> HOW TO COMPLETE THIS TASK
The answer must be every line of the records below that contains the word "growth".

> RAW DATA
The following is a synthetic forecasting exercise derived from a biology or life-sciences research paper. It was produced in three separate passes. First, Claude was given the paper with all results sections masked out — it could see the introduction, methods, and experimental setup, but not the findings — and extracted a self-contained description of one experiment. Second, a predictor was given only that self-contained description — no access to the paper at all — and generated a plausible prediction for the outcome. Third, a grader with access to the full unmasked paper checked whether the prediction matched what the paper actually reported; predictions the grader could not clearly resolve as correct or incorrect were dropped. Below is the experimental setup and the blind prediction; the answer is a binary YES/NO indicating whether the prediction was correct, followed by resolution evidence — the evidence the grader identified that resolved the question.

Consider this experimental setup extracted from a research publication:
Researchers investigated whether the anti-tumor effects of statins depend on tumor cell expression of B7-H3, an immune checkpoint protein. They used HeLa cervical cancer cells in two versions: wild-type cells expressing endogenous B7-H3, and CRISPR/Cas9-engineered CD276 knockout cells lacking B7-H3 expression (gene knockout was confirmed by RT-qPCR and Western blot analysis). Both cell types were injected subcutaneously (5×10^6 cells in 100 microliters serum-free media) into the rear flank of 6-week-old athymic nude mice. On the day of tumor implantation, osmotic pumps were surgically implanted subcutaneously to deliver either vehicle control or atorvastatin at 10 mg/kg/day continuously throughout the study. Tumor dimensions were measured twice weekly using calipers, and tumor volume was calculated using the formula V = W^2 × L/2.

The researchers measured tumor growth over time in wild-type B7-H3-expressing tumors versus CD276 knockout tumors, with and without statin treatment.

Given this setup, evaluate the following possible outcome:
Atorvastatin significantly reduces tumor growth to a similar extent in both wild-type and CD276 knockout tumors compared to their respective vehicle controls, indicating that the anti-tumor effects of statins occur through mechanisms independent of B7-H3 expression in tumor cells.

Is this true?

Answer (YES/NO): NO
...
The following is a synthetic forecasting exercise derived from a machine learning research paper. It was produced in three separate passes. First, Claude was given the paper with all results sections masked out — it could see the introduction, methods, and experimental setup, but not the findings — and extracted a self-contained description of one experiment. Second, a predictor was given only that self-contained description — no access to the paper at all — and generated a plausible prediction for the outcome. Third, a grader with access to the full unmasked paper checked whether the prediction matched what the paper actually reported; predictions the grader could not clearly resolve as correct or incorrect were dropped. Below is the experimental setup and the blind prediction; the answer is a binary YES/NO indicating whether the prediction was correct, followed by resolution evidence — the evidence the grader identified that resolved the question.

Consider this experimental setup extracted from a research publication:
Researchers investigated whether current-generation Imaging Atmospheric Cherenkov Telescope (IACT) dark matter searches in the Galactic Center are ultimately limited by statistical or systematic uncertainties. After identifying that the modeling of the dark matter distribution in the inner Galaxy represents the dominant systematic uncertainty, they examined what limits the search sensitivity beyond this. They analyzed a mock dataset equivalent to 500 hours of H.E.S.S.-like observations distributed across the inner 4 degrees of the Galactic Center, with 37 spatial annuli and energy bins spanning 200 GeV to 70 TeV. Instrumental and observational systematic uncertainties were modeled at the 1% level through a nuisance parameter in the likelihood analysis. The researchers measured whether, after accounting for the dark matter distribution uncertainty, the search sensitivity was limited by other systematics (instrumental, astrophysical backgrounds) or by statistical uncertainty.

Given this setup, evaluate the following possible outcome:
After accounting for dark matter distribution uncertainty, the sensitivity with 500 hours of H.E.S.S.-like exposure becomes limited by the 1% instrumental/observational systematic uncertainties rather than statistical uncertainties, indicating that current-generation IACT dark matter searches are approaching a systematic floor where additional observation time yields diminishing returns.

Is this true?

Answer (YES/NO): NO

> TASK SOLUTION
The researchers measured tumor growth over time in wild-type B7-H3-expressing tumors versus CD276 knockout tumors, with and without statin treatment.
Atorvastatin significantly reduces tumor growth to a similar extent in both wild-type and CD276 knockout tumors compared to their respective vehicle controls, indicating that the anti-tumor effects of statins occur through mechanisms independent of B7-H3 expression in tumor cells.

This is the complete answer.